Aim of the task —
Lines before the one with "class: Mammalia" are left out; return that line and all that follow it, exactly, through the end of the data.

Segment Start: Data provided

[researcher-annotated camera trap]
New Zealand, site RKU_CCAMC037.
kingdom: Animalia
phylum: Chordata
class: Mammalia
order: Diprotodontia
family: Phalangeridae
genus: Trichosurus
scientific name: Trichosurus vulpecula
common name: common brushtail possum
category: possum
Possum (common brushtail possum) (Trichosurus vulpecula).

Segment End: Data provided

Response —
class: Mammalia
order: Diprotodontia
family: Phalangeridae
genus: Trichosurus
scientific name: Trichosurus vulpecula
common name: common brushtail possum
category: possum
Possum (common brushtail possum) (Trichosurus vulpecula).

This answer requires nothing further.